● **TASK PROMPT**:
Please reproduce the listing below word for word, omitting the pictures.

[Rows of spatial question data]
-- Start --
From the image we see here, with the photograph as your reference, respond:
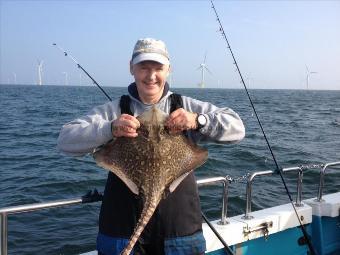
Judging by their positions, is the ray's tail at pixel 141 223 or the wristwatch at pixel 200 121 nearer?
the ray's tail at pixel 141 223

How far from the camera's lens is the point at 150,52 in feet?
10.0

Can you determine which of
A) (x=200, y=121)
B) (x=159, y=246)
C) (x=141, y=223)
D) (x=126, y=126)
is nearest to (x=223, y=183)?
(x=159, y=246)

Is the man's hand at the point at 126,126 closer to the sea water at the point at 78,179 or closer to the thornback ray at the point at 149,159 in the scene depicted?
the thornback ray at the point at 149,159

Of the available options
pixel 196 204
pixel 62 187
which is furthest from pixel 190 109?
pixel 62 187

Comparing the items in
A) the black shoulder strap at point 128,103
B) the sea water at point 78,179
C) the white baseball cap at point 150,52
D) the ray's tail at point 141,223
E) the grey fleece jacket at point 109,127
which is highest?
the white baseball cap at point 150,52

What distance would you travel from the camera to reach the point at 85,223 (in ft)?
30.2

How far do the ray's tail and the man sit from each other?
328 mm

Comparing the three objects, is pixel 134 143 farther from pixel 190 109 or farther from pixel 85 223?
pixel 85 223

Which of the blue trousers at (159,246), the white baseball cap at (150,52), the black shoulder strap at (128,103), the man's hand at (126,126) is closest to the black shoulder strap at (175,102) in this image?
the black shoulder strap at (128,103)

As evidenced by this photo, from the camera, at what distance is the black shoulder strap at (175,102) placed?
3146 mm

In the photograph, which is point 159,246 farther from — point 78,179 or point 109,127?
point 78,179

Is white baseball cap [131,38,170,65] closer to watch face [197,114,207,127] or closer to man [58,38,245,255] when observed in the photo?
man [58,38,245,255]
-- End --
● **COMPLETE OUTPUT**:
From the image we see here, with the photograph as your reference, respond:
Judging by their positions, is the ray's tail at pixel 141 223 or the wristwatch at pixel 200 121 nearer?
the ray's tail at pixel 141 223

How far from the camera's lens is the point at 150,52 in feet?
10.0

Can you determine which of
A) (x=200, y=121)
B) (x=159, y=246)
C) (x=141, y=223)
D) (x=126, y=126)
is nearest to (x=223, y=183)?
(x=159, y=246)

Is the man's hand at the point at 126,126 closer to the sea water at the point at 78,179 or closer to the thornback ray at the point at 149,159 in the scene depicted?
the thornback ray at the point at 149,159

Of the available options
pixel 196 204
pixel 62 187
which is furthest from pixel 190 109?
pixel 62 187

Comparing the items in
A) the black shoulder strap at point 128,103
B) the sea water at point 78,179
C) the white baseball cap at point 150,52
D) the ray's tail at point 141,223
E) the grey fleece jacket at point 109,127
which is highest?
the white baseball cap at point 150,52

What distance would you travel from the camera to reach the point at 85,223 (in ft)?
30.2

How far do the ray's tail and the man sit from each other?
328 mm

Comparing the three objects, is pixel 134 143 farther from pixel 190 109 or farther from pixel 85 223?
pixel 85 223

Which of the blue trousers at (159,246), the white baseball cap at (150,52), the black shoulder strap at (128,103), the man's hand at (126,126) is closest to the black shoulder strap at (175,102) in this image?
the black shoulder strap at (128,103)

As evidenced by this photo, from the camera, at what distance is the black shoulder strap at (175,102) placed?
3146 mm

In the photograph, which is point 159,246 farther from — point 78,179 or point 109,127?
point 78,179

Is white baseball cap [131,38,170,65] closer to watch face [197,114,207,127] or closer to man [58,38,245,255] when observed in the photo?
man [58,38,245,255]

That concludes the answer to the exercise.